Memasuki sesi kali ini, peserta mendapatkan dua materi utama yang disampaikan oleh Anggota Bawaslu Kabupaten Batang, Akhmad Farichin, yakni Prosedur dan Teknis Penyelesaian Sengketa Proses Pemilu serta Upaya Hukum Sengketa Proses Pemilu.

Dalam pemaparannya, Akhmad Farichin menjelaskan bahwa penyelesaian sengketa proses Pemilu pada dasarnya mencakup dua jenis, yaitu Penyelesaian Sengketa Proses Pemilu (PSPP) antara peserta dengan penyelenggara Pemilu dan Penyelesaian Sengketa Antarpeserta Pemilu (PSAP).

 

f

 

Khusus mengenai PSAP, dijelaskan bahwa sengketa dapat terjadi antarpeserta Pemilu ketika terdapat kerugian langsung terhadap hak peserta yang disebabkan oleh tindakan peserta Pemilu lainnya dalam tahapan penyelenggaraan Pemilu. Mekanisme tersebut menjadi bagian dari sengketa proses Pemilu yang penyelesaiannya dilakukan secara administratif oleh Bawaslu sesuai dengan kewenangannya.

“Penyelesaian sengketa antarpeserta Pemilu mengutamakan proses yang cepat, sederhana, dan musyawarah. Hal ini penting agar persoalan dapat diselesaikan secara efektif tanpa mengganggu jalannya tahapan Pemilu,” jelas Akhmad.

Ia menekankan empat prinsip utama dalam PSAP, yakni cepat dan sederhana, mengutamakan musyawarah, fleksibel, serta akuntabel. Dalam kondisi tertentu, penyelesaian bahkan dapat dilakukan di tempat kejadian pada hari yang sama.

Secara umum, proses PSAP meliputi penerimaan permohonan, pemeriksaan permohonan, mempertemukan para pihak, pemeriksaan bukti, hingga pengambilan putusan. Administrasi dilakukan secara sederhana, namun setiap tahapan tetap harus dicatat, diverifikasi, dan diputus secara objektif berdasarkan ketentuan peraturan perundang-undangan.

Selain membahas PSAP, peserta juga diberikan pemahaman mengenai PSPP, mulai dari pengajuan dan penerimaan permohonan hingga tahapan penyelesaiannya. Dalam konteks PSPP, narasumber menjelaskan mengenai pihak yang dapat menjadi pemohon, termohon, maupun pihak terkait sebagaimana diatur dalam Peraturan Bawaslu Nomor 9 Tahun 2022 tentang Tata Cara Penyelesaian Sengketa Proses Pemilu.

Untuk pemohon, antara lain mencakup partai politik calon peserta Pemilu yang telah mendaftar, partai politik peserta Pemilu, bakal calon maupun calon anggota DPR dan DPRD, bakal calon maupun calon anggota DPD, serta bakal pasangan calon dan pasangan calon. Sementara itu, pihak yang dapat menjadi termohon dalam PSPP antara lain KPU, KPU Provinsi, dan KPU Kabupaten/Kota.

Memahami Upaya Hukum dan Koreksi Putusan

Pada materi kedua, Akhmad Farichin mengajak peserta memahami lebih jauh mengenai upaya hukum dalam sengketa proses Pemilu. Upaya hukum dijelaskan sebagai hak yang disediakan oleh hukum bagi seseorang atau badan hukum untuk memperoleh keadilan terhadap perkara atau sengketa yang telah diputus.

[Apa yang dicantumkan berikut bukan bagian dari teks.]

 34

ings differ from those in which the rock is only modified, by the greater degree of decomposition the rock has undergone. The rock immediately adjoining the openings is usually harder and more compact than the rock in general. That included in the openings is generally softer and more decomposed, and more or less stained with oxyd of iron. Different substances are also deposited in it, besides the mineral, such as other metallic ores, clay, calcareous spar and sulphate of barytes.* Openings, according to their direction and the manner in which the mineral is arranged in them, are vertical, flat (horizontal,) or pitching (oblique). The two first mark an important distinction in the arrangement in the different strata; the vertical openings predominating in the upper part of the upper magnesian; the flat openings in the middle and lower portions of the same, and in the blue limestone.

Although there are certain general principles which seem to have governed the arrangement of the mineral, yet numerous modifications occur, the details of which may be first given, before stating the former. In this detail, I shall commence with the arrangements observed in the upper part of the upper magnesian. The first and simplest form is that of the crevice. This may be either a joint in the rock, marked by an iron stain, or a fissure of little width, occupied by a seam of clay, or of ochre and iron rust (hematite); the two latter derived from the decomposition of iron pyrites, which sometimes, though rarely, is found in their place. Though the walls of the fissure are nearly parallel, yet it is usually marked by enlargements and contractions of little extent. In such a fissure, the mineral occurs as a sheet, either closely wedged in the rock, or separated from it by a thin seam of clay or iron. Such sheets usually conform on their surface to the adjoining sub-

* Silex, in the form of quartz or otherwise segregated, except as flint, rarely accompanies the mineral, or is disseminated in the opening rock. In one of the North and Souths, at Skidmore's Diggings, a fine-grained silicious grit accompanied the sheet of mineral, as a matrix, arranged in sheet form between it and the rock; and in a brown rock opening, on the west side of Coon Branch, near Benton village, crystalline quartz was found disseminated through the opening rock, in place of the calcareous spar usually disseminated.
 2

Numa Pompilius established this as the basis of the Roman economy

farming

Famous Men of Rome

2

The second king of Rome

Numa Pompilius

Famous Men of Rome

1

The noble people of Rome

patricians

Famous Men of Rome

Menurutnya, upaya hukum memiliki tujuan penting, terutama untuk mengoreksi kekeliruan dalam penerapan hukum maupun tindakan yang melampaui kewenangan, sekaligus memastikan terciptanya kepastian dan keadilan.

Peserta juga diperkenalkan dengan konsep koreksi putusan, yaitu tindakan hukum oleh Bawaslu pada tingkat yang lebih tinggi terhadap putusan Bawaslu tingkat bawah apabila ditemukan kekeliruan hukum, kesalahan prosedur, atau ketidaksesuaian fakta.

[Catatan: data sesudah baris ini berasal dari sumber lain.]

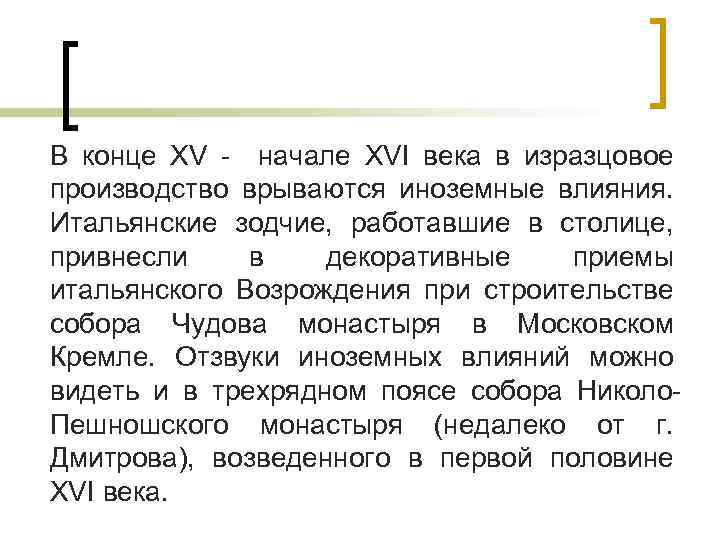 В конце XV - начале XVI века в изразцовое производство врываются иноземные влияния. Итальянские зодчие, работавшие в столице, привнесли в декоративные приемы итальянского Возрождения при строительстве собора Чудова монастыря в Московском Кремле. Отзвуки иноземных влияний можно видеть и в трехрядном поясе собора Николо-Пешношского монастыря (недалеко от г. Дмитрова), возведенного в первой половине XVI века.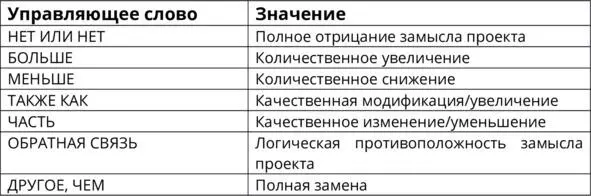 | Управляющее слово | Значение |
|---|---|
| НЕТ ИЛИ НЕТ | Полное отрицание замысла проекта |
| БОЛЬШЕ | Количественное увеличение |
| МЕНЬШЕ | Количественное снижение |
| ТАКЖЕ КАК | Качественная модификация/увеличение |
| ЧАСТЬ | Качественное изменение/уменьшение |
| ОБРАТНАЯ СВЯЗЬ | Логическая противоположность замысла проекта |
| ДРУГОЕ, ЧЕМ | Полная замена |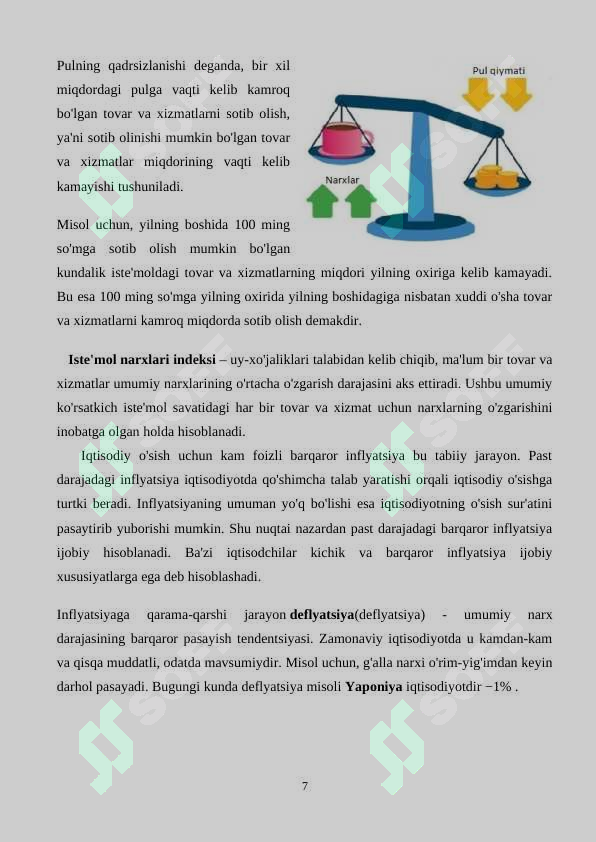 Pulning qadrsizlanishi deganda, bir xil miqdordagi pulga vaqti kelib kamroq bo'lgan tovar va xizmatlarni sotib olish, ya'ni sotib olinishi mumkin bo'lgan tovar va xizmatlar miqdorining vaqti kelib kamayishi tushuniladi.

Pul qiymati

Narxlar

Misol uchun, yilning boshida 100 ming so'mga sotib olish mumkin bo'lgan kundalik iste'moldagi tovar va xizmatlarning miqdori yilning oxiriga kelib kamayadi. Bu esa 100 ming so'mga yilning oxirida yilning boshidagiga nisbatan xuddi o'sha tovar va xizmatlarni kamroq miqdorda sotib olish demakdir.

Iste'mol narxlari indeksi – uy-xo'jaliklari talabidan kelib chiqib, ma'lum bir tovar va xizmatlar umumiy narxlarining o'rtacha o'zgarish darajasini aks ettiradi. Ushbu umumiy ko'rsatkich iste'mol savatidagi har bir tovar va xizmat uchun narxlarning o'zgarishini inobatga olgan holda hisoblanadi.

Iqtisodiy o'sish uchun kam foizli barqaror inflyatsiya bu tabiiy jarayon. Past darajadagi inflyatsiya iqtisodiyotda qo'shimcha talab yaratishi orqali iqtisodiy o'sishga turtki beradi. Inflyatsiyaning umuman yo'q bo'lishi esa iqtisodiyotning o'sish sur'atini pasaytirib yuborishi mumkin. Shu nuqtai nazardan past darajadagi barqaror inflyatsiya ijobiy hisoblanadi. Ba'zi iqtisodchilar kichik va barqaror inflyatsiya ijobiy xususiyatlarga ega deb hisoblashadi.

Inflyatsiyaga qarama-qarshi jarayon deflyatsiya(deflyatsiya) - umumiy narx darajasining barqaror pasayish tendentsiyasi. Zamonaviy iqtisodiyotda u kamdan-kam va qisqa muddatli, odatda mavsumiydir. Misol uchun, g'alla narxi o'rim-yig'imdan keyin darhol pasayadi. Bugungi kunda deflyatsiya misoli Yaponiya iqtisodiyotdir −1% .

7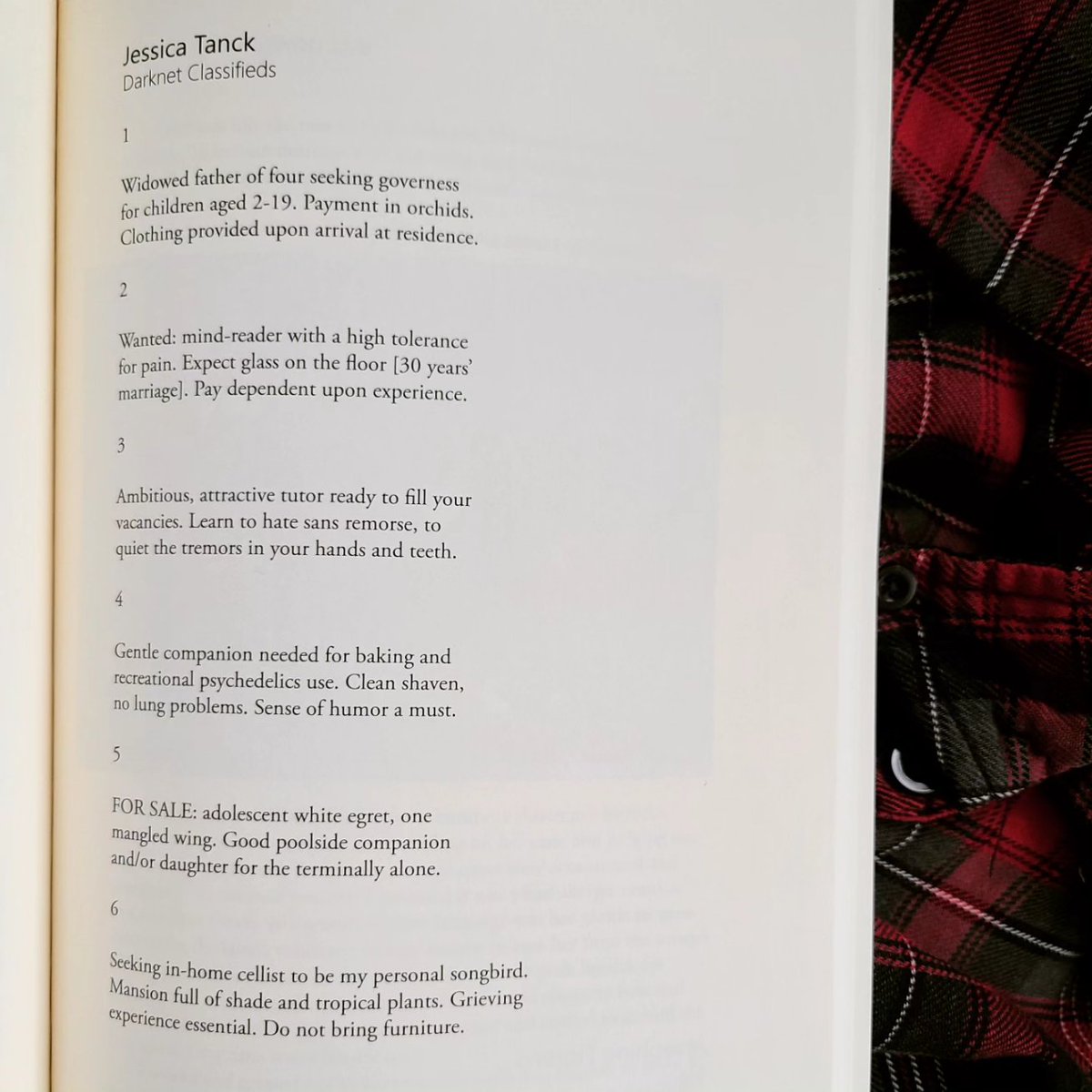 Jessica Tanck
Darknet Classifieds

1

Widowed father of four seeking governess for children aged 2-19. Payment in orchids. Clothing provided upon arrival at residence.

2

Wanted: mind-reader with a high tolerance for pain. Expect glass on the floor [30 years' marriage]. Pay dependent upon experience.

3

Ambitious, attractive tutor ready to fill your vacancies. Learn to hate sans remorse, to quiet the tremors in your hands and teeth.

4

Gentle companion needed for baking and recreational psychedelics use. Clean shaven, no lung problems. Sense of humor a must.

5

FOR SALE: adolescent white egret, one mangled wing. Good poolside companion and/or daughter for the terminally alone.

6

Seeking in-home cellist to be my personal songbird. Mansion full of shade and tropical plants. Grieving experience essential. Do not bring furniture.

Pembahasan kemudian dilanjutkan dengan mekanisme koreksi di lingkungan Bawaslu, subjek dan objek sengketa Tata Usaha Negara (TUN), prasyarat upaya administratif, persyaratan gugatan ke Pengadilan Tata Usaha Negara (PTUN), hingga prosedur beracara di peradilan PTUN.

Melalui materi tersebut, peserta tidak hanya diharapkan memahami bagaimana sengketa proses Pemilu diselesaikan di tingkat Bawaslu, tetapi juga mengetahui ruang upaya hukum yang tersedia ketika suatu sengketa berlanjut pada ranah peradilan.

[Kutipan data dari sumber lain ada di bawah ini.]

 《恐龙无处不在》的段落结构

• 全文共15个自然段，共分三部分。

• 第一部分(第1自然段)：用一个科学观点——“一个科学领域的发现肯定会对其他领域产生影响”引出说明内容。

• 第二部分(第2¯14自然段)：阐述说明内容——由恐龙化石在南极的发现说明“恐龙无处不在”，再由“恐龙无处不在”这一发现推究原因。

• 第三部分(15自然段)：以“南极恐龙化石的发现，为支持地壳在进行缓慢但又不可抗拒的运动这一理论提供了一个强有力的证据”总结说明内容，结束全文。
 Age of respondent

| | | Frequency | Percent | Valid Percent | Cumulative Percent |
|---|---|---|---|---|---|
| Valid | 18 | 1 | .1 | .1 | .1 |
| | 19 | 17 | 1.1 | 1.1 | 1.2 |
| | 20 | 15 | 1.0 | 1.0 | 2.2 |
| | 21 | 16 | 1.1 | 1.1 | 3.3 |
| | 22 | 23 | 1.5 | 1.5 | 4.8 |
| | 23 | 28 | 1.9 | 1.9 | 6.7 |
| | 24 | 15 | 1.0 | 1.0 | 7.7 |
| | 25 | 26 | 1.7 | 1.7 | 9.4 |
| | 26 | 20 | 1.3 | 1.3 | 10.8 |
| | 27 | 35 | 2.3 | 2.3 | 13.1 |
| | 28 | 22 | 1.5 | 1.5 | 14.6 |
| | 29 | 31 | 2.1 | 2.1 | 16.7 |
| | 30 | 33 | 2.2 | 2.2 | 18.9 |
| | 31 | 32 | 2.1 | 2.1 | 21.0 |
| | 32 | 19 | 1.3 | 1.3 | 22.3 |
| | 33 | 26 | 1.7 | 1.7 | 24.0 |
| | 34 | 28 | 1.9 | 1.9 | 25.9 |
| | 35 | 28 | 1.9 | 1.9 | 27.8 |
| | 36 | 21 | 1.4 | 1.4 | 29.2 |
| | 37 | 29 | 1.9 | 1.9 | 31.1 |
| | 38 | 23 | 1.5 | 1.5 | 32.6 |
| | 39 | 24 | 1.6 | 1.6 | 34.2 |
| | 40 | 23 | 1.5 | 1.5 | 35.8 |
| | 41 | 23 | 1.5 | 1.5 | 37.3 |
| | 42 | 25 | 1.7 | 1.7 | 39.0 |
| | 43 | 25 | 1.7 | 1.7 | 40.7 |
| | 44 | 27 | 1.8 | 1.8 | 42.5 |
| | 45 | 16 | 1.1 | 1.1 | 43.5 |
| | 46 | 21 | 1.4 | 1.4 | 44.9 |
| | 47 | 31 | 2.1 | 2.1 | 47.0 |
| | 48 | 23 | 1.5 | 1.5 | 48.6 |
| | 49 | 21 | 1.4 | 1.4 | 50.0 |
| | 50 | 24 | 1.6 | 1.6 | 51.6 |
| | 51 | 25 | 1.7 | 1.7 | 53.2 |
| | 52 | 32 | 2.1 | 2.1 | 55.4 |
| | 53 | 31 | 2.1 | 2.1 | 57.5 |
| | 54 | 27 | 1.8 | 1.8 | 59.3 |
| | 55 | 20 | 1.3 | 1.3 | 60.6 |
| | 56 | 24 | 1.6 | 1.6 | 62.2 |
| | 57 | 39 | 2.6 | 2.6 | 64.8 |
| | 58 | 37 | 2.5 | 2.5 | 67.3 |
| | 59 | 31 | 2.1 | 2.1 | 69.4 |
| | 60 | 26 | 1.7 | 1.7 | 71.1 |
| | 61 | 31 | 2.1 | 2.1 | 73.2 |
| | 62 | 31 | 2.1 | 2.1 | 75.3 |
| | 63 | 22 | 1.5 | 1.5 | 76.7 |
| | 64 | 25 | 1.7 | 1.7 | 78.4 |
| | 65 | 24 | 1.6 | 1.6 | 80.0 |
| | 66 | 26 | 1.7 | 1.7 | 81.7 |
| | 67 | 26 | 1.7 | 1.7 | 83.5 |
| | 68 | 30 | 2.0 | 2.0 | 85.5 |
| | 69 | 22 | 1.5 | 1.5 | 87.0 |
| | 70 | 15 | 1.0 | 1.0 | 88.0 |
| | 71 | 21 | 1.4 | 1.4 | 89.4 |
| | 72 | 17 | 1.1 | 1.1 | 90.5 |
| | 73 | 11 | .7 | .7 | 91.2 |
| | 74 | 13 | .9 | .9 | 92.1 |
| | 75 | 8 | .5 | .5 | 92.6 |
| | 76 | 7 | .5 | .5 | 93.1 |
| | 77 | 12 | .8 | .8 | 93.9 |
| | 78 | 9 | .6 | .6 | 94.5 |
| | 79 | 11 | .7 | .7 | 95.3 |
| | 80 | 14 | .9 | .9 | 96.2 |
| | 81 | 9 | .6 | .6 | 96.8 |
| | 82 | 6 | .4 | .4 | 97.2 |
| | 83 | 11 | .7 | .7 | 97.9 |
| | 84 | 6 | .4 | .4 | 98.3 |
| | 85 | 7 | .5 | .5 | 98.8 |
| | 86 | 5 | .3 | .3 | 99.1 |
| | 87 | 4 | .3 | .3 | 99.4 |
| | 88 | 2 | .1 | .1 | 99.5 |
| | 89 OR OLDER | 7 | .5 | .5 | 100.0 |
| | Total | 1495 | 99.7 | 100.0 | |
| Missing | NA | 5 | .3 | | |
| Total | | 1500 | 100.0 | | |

Kegiatan Pendidikan Khusus Kelas Penyelesaian Sengketa Proses Pemilu ini menjadi bagian dari upaya Bawaslu Kabupaten Batang untuk meningkatkan pemahaman masyarakat mengenai mekanisme penyelesaian sengketa sekaligus memperkuat kapasitas pengawasan partisipatif.

Dengan semakin banyaknya masyarakat, mahasiswa, alumni P2P, dan Saka Adhyasta Pemilu yang memahami prosedur penyelesaian sengketa, diharapkan partisipasi publik dalam mengawal proses demokrasi semakin kuat, kritis, dan berintegritas.